Overall, 2Q15 earnings for large-cap biotechnology companies will be difficult to beat due to a tough 2014 comparison base (2014 Sales and Earnings grew ~4X the average growth rate of 2010-13), compounded by increased pricing pressure. After analyzing the historical effects of risk aversion, and Fed rate hikes on the biotech and pharmaceutical sectors, the potential for sector weakness under the backdrop of Greece, ISIL, & Iran are elevated. But in our view, Healthcare/biotech seasonality suggests during the 3Q. Couple this with numerous value unlocking catalysts across the sector, the strong large cap fundamentals continue to support a large cap overweighting as we continue to believe in the long-term bull case. SMID Cap allocation should be focused on those with late-stage de-risked pipelines with a high probability of being acquired (INCY & CLVS remain our two top picks since the 2Q14 correction for multiple acquirers).
In our view, GILD exemplifies how inefficient markets are at valuing companies in the sector. With GILD trading at more than -50% discount relative to its peer group on a NTM P/E basis despite having not only the highest EBIT margins, but also the highest LT ROE in the industry.
We could see GILD’s multiple migrating toward 17x our 2016E EPS of $13.67, implying $232 per share and GILD would still be trading at a -20%+ discount to the median of its peer group. Of course this scenario is contingent on transformational M&A and/or simtuzumab succeeding in NASH and IPF.
13x our 2015E EPS of $11.24/share (cons. at $10.79) and a $146 PT by year-end, or 29%+ additional upside by year-end consistent with the past 2 years. We see GILD earning close to $11/share ($10.83-$11.19) dependent on HCV discounting & share repurchase assumptions for FY2015E.
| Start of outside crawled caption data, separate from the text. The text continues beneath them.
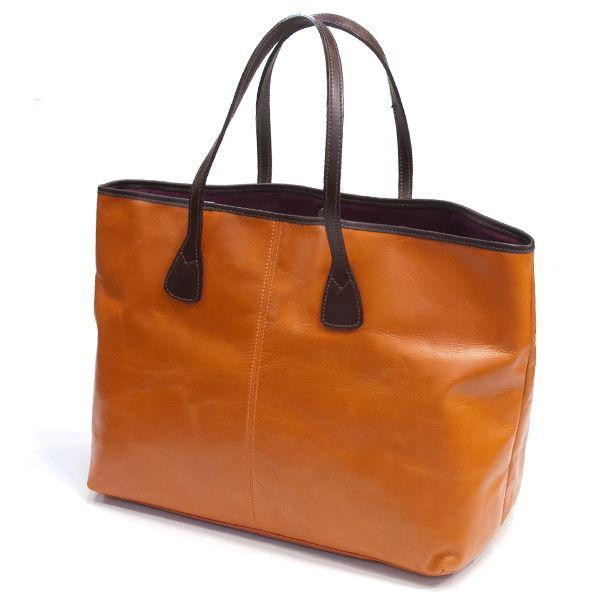 タスティング「バイソン トートバッグ」シューレザー(バッファロー/仔水牛革)超軽量革製トートバッグ(オレンジ)|eton|02
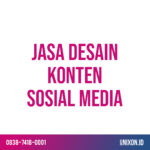 jasa desain konten sosial media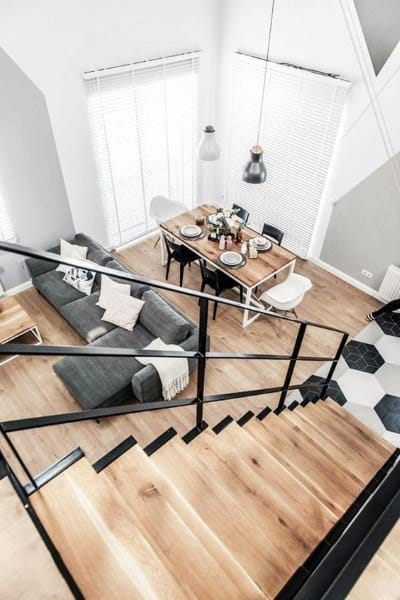 Design Ideas For Lofts
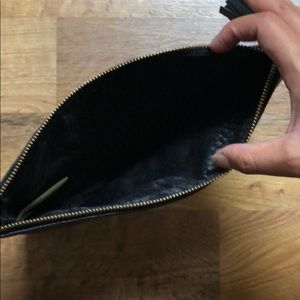 kate spade Bags - Kate Spade black clutch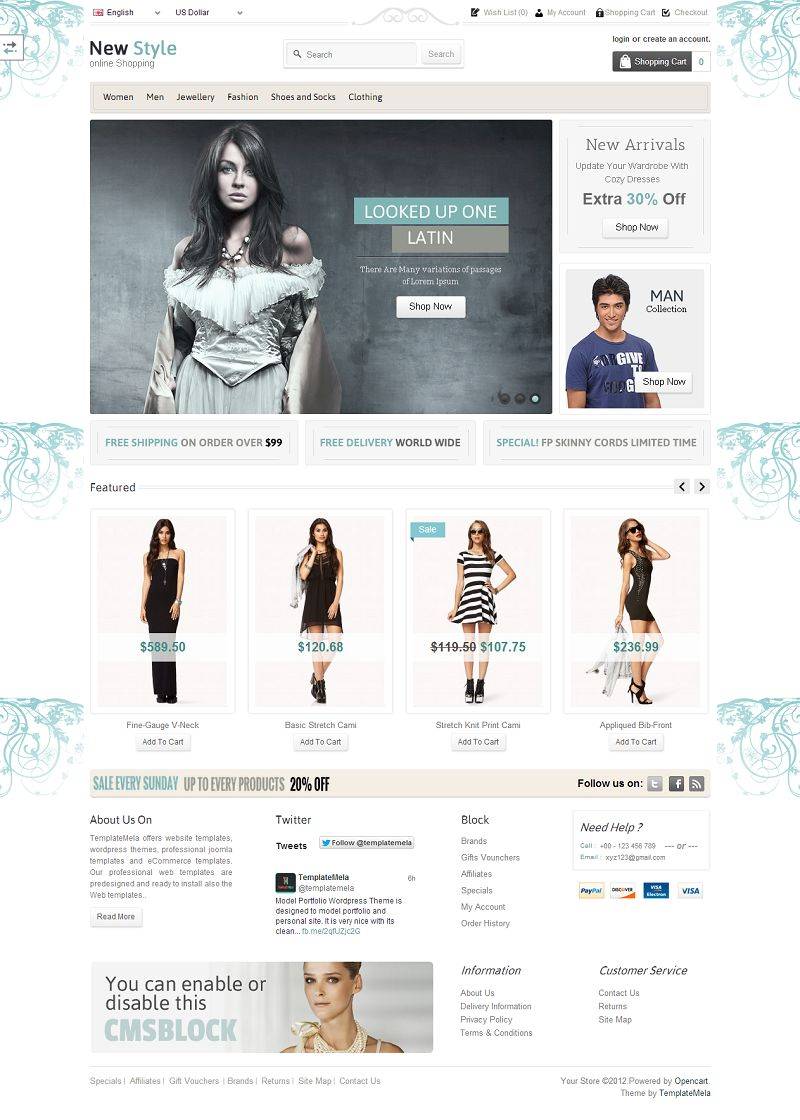 OPC060150 – Fashion Store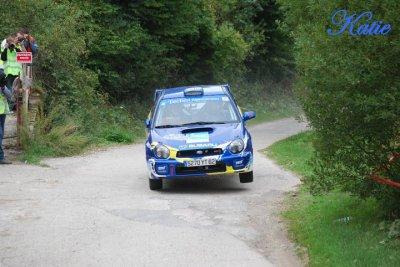 Rallye de Boulogne 2010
We apply the percent decline from the 1H2014 Biotech sell-off where GILD corrected -25%. Applying this to its all time high of $123.37 yields a $92.52 “technical floor value,” that is also roughly inline with its historical trough multiple of 8x applied to our $11.24 in EPS representing a possible “fundamental floor value” of $90 for the stock.
- We are comfortable selling Puts between the $90-$100 strike on any sustained weakness from global macro concerns (Greece etc.).
- Long–Term oriented investors should accumulate between $100-$110 (8x our 2016E), which would translate into at least a 4+% dividend yield by 2020E based on our share repurchase & dividend growth model.
- Event-Driven traders such as ourselves are looking to trade earnings, but we expect implied VOL in GILD options to climb into JNJ’s and ABBV’s earnings, and peak the day of or prior to ABBV’s earnings 3 days before GILD reports on 7/27. We would be looking sell strangles outside the range implied by the ATM straddle on or about 7/23 or 7/24.